I smiled, and carefully handed her over.
He looked down at her, and she opened her eyes for him. Deep blue eyes.
"You won the bet." He said, looking down at me and showing me the roguish grin I fell in love with.
I smile back. "I know."
Everyone in my family had dark, dark, dark, dark brown hair. Everyone in his, apparently, since I'd never met anyone, was crowned with flaming red. Our daughter took after my side, with dark curls winging from her head in every direction.
He heaved a dramatic sigh, and I giggled. "You know what this means, right? You get the ultimate power and final say in the naming of our daughter." He gave me his best serious look, perhaps the one that'd gotten him so far in corporate America in such a short time, and I attempted to mimic it back at him.
"I accept this grave burden."
His expression lightened. "What about Ginevra?"
I frowned.
He tried again. "Molly?"
"No…neither of those names can sum up the gloriousness that is…"
He looked a bit hurt, but then stared back at our daughter and nodded, clutching her a bit tighter.
"…Mystic."
"Mystic." He tried. "Mystic Weasley." He smiled. "Can I call her Missy?"
I grinned at his acceptance, but frowned when the doctor walked in.
"Alright, Dad. Mommy needs her rest. You can come back tomorrow at seven a.m." With a smile, he turned and left the room so that we could say our goodbyes. Charlie made a face at his back, and I laughed.
"Dad." He said. "It sounds so…" He searched for the word.
"Right." I finished for him.
He smiled and handed me Mystic. He kissed both of us softly on our foreheads and looked back once more at us at the door.

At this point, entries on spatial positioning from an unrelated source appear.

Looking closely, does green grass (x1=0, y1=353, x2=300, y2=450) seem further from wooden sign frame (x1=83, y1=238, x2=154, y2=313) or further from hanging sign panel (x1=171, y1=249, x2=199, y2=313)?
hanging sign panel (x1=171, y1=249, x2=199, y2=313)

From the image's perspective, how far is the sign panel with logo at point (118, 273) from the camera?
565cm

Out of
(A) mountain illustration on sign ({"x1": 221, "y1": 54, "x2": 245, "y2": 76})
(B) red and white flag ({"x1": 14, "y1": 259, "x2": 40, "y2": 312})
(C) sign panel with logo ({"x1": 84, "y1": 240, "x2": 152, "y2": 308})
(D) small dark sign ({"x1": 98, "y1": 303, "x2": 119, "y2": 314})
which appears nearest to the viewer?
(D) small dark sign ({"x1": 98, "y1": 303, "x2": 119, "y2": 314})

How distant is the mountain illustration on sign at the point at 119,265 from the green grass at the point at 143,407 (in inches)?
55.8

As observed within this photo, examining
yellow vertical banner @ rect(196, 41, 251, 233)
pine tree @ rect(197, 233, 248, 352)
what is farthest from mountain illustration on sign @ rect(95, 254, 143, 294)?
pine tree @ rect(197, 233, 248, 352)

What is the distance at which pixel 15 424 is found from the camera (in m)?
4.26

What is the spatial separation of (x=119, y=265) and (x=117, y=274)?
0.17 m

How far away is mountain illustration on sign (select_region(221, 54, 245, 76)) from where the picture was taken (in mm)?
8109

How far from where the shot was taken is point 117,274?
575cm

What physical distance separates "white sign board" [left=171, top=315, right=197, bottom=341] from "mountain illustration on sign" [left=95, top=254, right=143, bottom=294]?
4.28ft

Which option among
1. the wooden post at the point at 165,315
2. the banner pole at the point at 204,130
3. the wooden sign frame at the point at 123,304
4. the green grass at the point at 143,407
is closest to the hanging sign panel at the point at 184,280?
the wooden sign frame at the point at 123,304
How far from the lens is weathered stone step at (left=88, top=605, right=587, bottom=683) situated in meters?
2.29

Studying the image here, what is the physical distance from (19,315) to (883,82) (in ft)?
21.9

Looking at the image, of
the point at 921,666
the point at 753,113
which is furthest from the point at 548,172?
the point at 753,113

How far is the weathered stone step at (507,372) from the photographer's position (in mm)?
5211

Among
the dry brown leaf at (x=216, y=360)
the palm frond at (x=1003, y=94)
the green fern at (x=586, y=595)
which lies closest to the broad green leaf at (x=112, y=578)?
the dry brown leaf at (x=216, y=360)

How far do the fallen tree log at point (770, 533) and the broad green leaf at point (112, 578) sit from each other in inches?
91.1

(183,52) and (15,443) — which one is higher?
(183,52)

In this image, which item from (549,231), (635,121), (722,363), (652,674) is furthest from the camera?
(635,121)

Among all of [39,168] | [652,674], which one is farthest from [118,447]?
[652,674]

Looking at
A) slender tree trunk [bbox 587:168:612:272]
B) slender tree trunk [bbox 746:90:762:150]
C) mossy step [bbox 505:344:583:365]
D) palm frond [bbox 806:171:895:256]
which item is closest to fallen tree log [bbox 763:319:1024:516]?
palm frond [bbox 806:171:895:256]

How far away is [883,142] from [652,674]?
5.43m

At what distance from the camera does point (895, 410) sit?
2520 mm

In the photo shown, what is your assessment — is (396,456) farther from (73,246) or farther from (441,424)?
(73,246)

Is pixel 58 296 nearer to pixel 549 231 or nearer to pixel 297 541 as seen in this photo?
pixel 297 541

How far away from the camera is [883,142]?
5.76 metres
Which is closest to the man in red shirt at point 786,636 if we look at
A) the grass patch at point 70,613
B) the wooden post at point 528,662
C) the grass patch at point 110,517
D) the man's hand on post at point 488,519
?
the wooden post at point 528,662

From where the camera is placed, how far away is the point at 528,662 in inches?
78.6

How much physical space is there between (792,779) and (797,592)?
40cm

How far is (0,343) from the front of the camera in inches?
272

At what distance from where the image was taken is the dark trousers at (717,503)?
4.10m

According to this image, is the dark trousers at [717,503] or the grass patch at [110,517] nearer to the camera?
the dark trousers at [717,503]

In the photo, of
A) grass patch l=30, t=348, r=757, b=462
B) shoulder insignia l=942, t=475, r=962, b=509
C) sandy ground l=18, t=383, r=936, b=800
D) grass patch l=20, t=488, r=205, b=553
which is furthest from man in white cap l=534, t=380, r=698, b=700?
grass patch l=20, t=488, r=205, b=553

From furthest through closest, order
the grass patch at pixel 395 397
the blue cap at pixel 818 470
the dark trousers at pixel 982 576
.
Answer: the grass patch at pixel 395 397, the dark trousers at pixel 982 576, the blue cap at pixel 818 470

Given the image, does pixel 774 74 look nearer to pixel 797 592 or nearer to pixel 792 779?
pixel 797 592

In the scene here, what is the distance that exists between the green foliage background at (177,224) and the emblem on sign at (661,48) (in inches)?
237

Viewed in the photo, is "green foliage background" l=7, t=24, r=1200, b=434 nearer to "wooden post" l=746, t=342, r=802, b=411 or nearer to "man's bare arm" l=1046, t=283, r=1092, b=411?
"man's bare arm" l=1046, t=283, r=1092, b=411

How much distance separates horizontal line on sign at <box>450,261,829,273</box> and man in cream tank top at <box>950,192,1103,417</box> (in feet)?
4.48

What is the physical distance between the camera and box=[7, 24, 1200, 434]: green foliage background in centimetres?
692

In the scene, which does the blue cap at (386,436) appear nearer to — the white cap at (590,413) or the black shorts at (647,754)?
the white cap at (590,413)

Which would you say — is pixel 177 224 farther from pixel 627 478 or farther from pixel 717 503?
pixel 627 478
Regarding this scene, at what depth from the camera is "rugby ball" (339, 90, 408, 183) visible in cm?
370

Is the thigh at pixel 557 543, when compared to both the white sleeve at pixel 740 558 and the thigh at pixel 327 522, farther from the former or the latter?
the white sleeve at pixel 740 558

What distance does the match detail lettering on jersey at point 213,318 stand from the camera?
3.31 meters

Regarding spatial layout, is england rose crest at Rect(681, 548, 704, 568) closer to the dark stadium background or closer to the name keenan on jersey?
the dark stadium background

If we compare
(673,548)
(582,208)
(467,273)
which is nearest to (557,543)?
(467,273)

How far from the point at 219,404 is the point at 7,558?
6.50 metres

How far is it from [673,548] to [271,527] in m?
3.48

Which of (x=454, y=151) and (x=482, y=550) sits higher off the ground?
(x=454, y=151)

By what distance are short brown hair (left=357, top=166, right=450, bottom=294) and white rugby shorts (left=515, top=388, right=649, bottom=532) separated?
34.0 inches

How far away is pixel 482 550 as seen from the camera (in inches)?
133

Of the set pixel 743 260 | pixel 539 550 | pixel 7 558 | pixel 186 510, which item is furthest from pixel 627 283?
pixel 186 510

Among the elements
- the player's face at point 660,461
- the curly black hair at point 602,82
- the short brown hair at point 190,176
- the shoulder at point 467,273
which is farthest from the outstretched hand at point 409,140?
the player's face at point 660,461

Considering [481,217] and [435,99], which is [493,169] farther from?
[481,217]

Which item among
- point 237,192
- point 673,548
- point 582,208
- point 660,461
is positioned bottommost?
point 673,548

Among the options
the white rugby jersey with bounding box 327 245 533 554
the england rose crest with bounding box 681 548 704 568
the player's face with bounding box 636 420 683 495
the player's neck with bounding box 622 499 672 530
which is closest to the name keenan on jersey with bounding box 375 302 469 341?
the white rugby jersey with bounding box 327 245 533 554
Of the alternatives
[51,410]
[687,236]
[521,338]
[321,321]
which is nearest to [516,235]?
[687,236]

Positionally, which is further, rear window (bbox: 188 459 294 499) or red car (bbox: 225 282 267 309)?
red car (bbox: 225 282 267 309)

"Drive carefully." I said, for the streets of New York City, even this late, could kill.
He smiled one more time. God, he was so happy that night.
"I love you, Gypsy."
I laughed. There was my chance and I laughed. "Gosh, Charlie, didn't you hear the doctor? I need my rest." I said sarcastically.
He made a show of walking very slowly, and blew me one more kiss from the door. I laughed at his antics, and then he was gone.